For the past six years, the Division on Addiction has collaborated with the Foundation for Advancing Alcohol Responsibility (FAAR) to develop a mental health screening and assessment tool that can be used in programs that work with DUI offenders and beyond. Today, we are excited to be able to make that tool, the Computerized Assessment and Referral System (CARS), freely available to the public.
The impetus for such a tool grew out of our NIH-funded research on mental health among repeat DUI offenders. We found that (1) these offenders had elevated rates of multiple mental health disorders compared to the general population, and (2) DUI programs did not have the resources or tools to screen for these disorders. Additional research showed that this psychiatric comorbidity (i.e., presence of multiple mental health issues) was associated with criminal re-offense among DUI offenders. To help counselors involved in our initial studies, we built a report generator that could provide client-level output from the research tool we were using for the study, the Composite International Diagnostic Interview (CIDI). This initial report generator was cumbersome, limited, and required multiple pieces of proprietary software to run, but it was a start. The idea for CARS was born!
With funding from FAAR, we were able to take this pilot report generator and develop it into a fully functional assessment and referral system that adapts content from the internationally-validated CIDI, runs on open source software, includes a DUI-specific module, and generates individually-tailored and geographically-tailored reports at the click of a button.
We initially worked with Dr. Ron Kessler and his team at the Harvard School of Public Health to adapt content from the CIDI for use in CARS. This helped to ensure that the questions in CARS assess for each mental health disorder as accurately as possible. This also allowed us to make comparisons between data we collected with CARS and data collected through the National Comorbidity Survey-Replication, a general population study that used the CIDI.

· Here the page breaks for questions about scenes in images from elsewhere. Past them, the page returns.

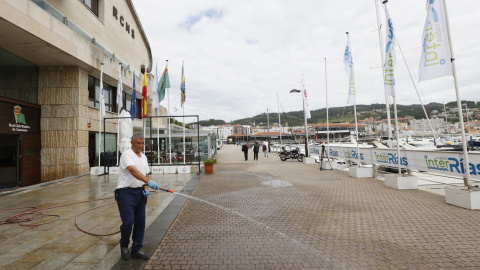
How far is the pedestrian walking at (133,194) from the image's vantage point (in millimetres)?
3211

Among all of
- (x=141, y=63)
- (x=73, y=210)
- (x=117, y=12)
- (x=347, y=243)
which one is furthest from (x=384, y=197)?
(x=141, y=63)

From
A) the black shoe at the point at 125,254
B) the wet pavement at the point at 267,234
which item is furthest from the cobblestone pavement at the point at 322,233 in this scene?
the black shoe at the point at 125,254

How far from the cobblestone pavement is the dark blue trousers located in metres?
0.43

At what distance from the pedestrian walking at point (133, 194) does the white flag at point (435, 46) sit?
7.65 metres

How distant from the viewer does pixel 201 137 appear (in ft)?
68.4

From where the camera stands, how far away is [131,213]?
10.6 ft

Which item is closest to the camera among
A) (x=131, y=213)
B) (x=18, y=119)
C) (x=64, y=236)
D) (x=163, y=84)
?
(x=131, y=213)

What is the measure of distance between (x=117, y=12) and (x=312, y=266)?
23832 mm

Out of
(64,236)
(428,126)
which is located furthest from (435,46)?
(428,126)

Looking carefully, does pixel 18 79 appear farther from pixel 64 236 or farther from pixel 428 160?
pixel 428 160

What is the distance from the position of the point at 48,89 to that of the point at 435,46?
1748cm

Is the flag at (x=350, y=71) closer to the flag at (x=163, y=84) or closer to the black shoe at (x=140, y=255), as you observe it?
the flag at (x=163, y=84)

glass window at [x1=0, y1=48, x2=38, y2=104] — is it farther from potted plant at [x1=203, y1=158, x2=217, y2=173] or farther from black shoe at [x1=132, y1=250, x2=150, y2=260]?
black shoe at [x1=132, y1=250, x2=150, y2=260]

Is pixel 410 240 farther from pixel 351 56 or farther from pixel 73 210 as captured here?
pixel 351 56
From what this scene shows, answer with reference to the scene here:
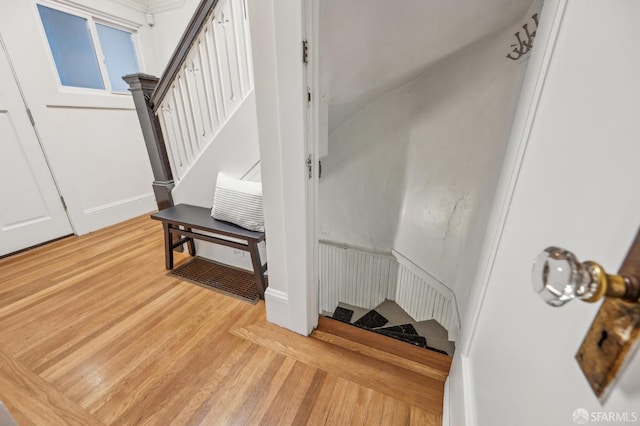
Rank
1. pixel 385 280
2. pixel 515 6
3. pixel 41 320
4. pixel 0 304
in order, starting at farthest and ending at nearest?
pixel 385 280, pixel 0 304, pixel 41 320, pixel 515 6

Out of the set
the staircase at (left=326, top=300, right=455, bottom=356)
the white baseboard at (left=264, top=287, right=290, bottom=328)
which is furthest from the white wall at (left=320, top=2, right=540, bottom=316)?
the white baseboard at (left=264, top=287, right=290, bottom=328)

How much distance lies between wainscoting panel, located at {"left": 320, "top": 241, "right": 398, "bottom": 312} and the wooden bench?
1.03 meters

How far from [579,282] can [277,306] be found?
129cm

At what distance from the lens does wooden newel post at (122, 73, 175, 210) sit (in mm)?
→ 1762

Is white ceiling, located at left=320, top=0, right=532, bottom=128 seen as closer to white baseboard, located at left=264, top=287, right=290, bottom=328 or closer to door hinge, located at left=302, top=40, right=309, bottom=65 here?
door hinge, located at left=302, top=40, right=309, bottom=65

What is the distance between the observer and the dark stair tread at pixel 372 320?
2.31 m

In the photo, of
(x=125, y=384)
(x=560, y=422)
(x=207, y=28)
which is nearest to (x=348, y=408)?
(x=560, y=422)

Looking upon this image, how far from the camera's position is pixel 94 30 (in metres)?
2.68

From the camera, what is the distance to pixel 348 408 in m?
0.98

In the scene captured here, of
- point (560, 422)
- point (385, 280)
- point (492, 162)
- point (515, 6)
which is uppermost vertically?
point (515, 6)

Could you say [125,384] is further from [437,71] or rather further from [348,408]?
[437,71]

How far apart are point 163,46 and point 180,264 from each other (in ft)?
9.71

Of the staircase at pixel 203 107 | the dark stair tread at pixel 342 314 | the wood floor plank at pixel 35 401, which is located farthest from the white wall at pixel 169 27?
the dark stair tread at pixel 342 314

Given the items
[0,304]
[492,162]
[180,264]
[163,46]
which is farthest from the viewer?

We have now implemented CARS at multiple DUI programs within the Commonwealth of Massachusetts, and six pilot programs nationally. After many rounds of development, testing, implementation, feedback, and modification, our last step has been to create a web portal to host CARS and provide all the necessary information for its use. Please take a few minutes to explore the site. In addition to the information you need to download and run CARS, it provides information about our DUI research, the development of CARS, and our plans for a CARS data repository once programs begin to use the tool.
This project would not have been possible without the support of FAAR, the collaboration of Dr. Ron Kessler, Nancy Sampson, and their team, and the input from countless counselors, administrators, and clients. We hope that CARS is able provide a valuable service to programs and clients everywhere!